Yesterday, California-based AI firm Adept announced Action Transformer (ACT-1), an AI model that can perform actions in software like a human assistant when given high-level written or verbal commands. It can reportedly operate web apps and perform intelligent searches on websites while clicking, scrolling, and typing in the right fields as if it were a person using the computer.
In a demo video tweeted by Adept, the company shows someone typing, “Find me a house in Houston that works for a family of 4. My budget is 600K” into a text entry box. Upon submitting the task, ACT-1 automatically browses Redfin.com in a web browser, clicking the proper regions of the website, typing a search entry, and changing the search parameters until a matching house appears on the screen.

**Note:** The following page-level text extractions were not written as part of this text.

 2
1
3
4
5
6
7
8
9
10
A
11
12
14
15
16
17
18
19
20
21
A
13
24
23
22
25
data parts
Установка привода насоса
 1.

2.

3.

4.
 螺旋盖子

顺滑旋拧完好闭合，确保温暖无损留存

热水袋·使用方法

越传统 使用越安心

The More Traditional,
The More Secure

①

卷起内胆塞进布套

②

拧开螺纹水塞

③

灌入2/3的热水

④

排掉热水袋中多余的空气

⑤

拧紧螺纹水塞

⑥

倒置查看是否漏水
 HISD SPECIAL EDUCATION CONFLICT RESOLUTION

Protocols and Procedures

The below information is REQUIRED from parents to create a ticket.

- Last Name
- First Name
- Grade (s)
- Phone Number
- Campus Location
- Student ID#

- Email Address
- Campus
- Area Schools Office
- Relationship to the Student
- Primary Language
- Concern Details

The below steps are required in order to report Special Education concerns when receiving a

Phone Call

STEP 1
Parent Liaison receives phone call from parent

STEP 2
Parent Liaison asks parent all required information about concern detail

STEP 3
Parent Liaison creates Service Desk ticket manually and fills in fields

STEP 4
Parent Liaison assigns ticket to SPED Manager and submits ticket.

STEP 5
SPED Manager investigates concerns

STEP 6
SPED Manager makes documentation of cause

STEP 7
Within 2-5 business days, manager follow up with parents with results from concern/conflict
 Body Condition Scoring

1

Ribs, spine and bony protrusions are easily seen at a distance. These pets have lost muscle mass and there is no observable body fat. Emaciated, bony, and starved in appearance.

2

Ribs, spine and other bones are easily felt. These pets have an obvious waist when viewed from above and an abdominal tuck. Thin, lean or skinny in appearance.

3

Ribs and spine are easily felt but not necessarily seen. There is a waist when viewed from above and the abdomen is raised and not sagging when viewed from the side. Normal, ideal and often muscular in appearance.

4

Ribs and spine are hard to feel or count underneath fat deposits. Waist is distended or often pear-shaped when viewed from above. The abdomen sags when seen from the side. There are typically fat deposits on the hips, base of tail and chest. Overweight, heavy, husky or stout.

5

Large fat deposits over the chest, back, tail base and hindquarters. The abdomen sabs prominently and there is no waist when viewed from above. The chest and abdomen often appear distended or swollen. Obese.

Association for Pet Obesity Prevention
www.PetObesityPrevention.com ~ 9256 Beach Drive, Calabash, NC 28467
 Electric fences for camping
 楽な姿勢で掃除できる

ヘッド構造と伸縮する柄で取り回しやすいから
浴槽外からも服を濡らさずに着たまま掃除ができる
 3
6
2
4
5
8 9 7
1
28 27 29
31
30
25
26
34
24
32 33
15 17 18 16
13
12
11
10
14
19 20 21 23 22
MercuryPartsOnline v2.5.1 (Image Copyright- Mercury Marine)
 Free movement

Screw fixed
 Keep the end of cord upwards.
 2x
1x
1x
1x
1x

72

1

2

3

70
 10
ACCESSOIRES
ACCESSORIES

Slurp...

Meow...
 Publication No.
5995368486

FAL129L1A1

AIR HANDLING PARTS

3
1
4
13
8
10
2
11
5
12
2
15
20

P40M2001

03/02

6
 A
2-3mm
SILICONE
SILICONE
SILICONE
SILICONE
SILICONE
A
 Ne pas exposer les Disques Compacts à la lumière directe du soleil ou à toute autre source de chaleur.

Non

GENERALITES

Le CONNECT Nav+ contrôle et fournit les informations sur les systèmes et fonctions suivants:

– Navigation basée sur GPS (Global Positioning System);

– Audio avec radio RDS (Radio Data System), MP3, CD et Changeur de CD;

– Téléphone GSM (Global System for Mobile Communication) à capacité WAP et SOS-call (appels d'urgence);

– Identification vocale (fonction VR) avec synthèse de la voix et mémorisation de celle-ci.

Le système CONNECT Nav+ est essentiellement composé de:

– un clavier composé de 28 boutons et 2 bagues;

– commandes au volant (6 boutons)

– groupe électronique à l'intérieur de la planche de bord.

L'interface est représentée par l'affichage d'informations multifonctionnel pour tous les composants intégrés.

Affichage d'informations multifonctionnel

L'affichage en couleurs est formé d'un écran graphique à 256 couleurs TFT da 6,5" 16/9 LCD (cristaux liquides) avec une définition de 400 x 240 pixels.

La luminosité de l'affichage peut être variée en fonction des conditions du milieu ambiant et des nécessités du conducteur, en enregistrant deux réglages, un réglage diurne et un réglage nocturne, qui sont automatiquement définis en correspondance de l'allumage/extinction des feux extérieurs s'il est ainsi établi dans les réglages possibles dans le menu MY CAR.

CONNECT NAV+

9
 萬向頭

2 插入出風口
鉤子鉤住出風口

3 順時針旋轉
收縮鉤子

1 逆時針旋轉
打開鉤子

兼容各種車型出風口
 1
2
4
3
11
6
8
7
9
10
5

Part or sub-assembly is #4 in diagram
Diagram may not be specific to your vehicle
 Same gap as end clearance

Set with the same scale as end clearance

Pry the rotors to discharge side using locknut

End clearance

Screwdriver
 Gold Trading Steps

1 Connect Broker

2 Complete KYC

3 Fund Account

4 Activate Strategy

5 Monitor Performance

1/7 We built a new model! It’s called Action Transformer (ACT-1) and we taught it to use a bunch of software tools. In this first video, the user simply types a high-level request and ACT-1 does the rest. Read on to see more examples pic.twitter.com/mq7c0Vyd7N
— Adept (@AdeptAILabs) September 14, 2022
Another demonstration video on Adept’s website shows ACT-1 operating Salesforce with prompts such as “add Max Nye at Adept as a new lead” and “log a call with James Veel saying that he’s thinking about buying 100 widgets.” ACT-1 then clicks the right buttons, scrolls, and fills out the proper forms to finish these tasks. Other demo videos show ACT-1 navigating Google Sheets, Craigslist, and Wikipedia through a browser.